▶ Teks yang Diberikan:
============

Sejak kecil, Gus Dur gemar membaca dan rajin memanfaatkan perpustakaan pribadi     ayahnya.
Abdurrahman Wahid yang sering dipanggil Gus Dur adalah putra pertama dari enam bersaudara yang dilahirkan di Denanyar, Jombang, Jawa Timur pada tanggal 4 Desember 1940.[3] Ayahnya, K.H Wahid Hasyim adalah putra K.H. Hasyim Asy’ari, pendiri Jam’iyah Nahdlatul Ulama (NU)–organisasi Islam terbesar di Indonesia–dan pendiri Pesantren Tebu Ireng Jombang. Ibunya, Ny. Hj. Sholehah adalah putri pendiri Pesantren Denanyar Jombang, yaitu K.H. Bisri Syamsuri.[4] K.H. Bisri Syamsuri merupakan tokoh NU yang menjadi Rais Aam Pengurus Besar (PB) NU setelah K.H. Abdul Wahab Hasbullah. Dengan demikian, Gus Dur merupakan cucu dari dua orang utama NU dan tokoh bangsa.
Ketika menapak usia yang masih tergolong anak-anak, Gus Dur sering dijuluki Abdurrahman al-Dakhil. Gus Dur tidak seperti kebanyakan anak-anak seusianya. Ia tidak memilih tinggal bersama ayahnya, tetapi ikut bersama kakeknya.[5] Pada saat serumah dengan kakeknya itulah, Gus Dur mulai mengenal politik dari orang-orang yang tiap hari hilir mudik di rumah kakeknya.
Tahun 1950, Gus Dur dan saudara-saudaranya pindah ke Jakarta. Saat itu ayahnya, K.H. Wahid Hasyim dilantik menjadi Menteri Agama Republik Indonesia sehingga mereka harus bermukim di Jakarta. Karena kedudukan sang ayah ini pula, untuk kesekian kalinya Gus Dur cilik akrab dengan dunia politik yang didengar dari rekan-rekan ayahnya yang sering mangkal di rumah mereka. Lagi pula, Gus Dur sendiri adalah seorang bocah yang tergolong sangat peka mengamati dunia sekelilingnya. Tidak heran, menurut pengakuan ibunya, Ny. Wahid Hasyim, “sejak usia lima tahun, dia sudah lancar membaca. Gurunya, waktu itu, adalah ayahnya sendiri.”[6]
Selain membaca buku, kegemaran Gus Dur lainnya adalah main bola, catur, musik dan nonton film. Pada usia belasan tahun, segala jenis majalah, buku dan surat kabar dibacanya. Mulai dari filsafat, sejarah, agama, cerita silat hingga fiksi sastra, tidak sedikitpun ia lewatkan. Sementara perkenalannya dengan musik dimulai lewat pertemuannya dengan seorang pria Jerman bernama Iskandar (Willem Buhl).

============

▶ Baris Catatan:

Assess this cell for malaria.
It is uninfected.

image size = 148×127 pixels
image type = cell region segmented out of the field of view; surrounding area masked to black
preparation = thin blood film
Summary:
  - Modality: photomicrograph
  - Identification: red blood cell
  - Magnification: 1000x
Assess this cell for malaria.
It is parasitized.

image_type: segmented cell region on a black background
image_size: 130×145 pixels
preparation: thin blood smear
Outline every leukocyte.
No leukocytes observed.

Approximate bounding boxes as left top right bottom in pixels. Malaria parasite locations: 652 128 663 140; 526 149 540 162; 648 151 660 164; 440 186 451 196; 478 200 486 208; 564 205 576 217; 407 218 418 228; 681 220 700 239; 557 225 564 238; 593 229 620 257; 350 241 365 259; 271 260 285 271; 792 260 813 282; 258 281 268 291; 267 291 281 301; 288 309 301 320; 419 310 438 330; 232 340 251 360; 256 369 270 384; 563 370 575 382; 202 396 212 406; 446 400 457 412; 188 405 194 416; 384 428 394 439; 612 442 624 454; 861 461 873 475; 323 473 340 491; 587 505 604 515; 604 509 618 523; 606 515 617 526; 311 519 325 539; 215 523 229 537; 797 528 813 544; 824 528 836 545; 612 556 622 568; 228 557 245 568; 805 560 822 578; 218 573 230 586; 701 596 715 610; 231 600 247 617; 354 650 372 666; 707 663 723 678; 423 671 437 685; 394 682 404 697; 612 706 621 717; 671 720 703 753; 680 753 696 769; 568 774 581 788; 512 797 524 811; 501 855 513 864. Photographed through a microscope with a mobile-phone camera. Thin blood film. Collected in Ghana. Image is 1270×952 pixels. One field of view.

============

▶ Tugas:
Berikan salinan persis bagian teks tentang masa kecil Gus Dur yang berada di antara "Abdurrahman Wahid yang" dan "dan tokoh bangsa.", termasuk kedua bagian itu. Catatan-catatan tersebut sama sekali tidak digunakan di sini.

▶ Jawaban Tugas:
Abdurrahman Wahid yang sering dipanggil Gus Dur adalah putra pertama dari enam bersaudara yang dilahirkan di Denanyar, Jombang, Jawa Timur pada tanggal 4 Desember 1940.[3] Ayahnya, K.H Wahid Hasyim adalah putra K.H. Hasyim Asy’ari, pendiri Jam’iyah Nahdlatul Ulama (NU)–organisasi Islam terbesar di Indonesia–dan pendiri Pesantren Tebu Ireng Jombang. Ibunya, Ny. Hj. Sholehah adalah putri pendiri Pesantren Denanyar Jombang, yaitu K.H. Bisri Syamsuri.[4] K.H. Bisri Syamsuri merupakan tokoh NU yang menjadi Rais Aam Pengurus Besar (PB) NU setelah K.H. Abdul Wahab Hasbullah. Dengan demikian, Gus Dur merupakan cucu dari dua orang utama NU dan tokoh bangsa.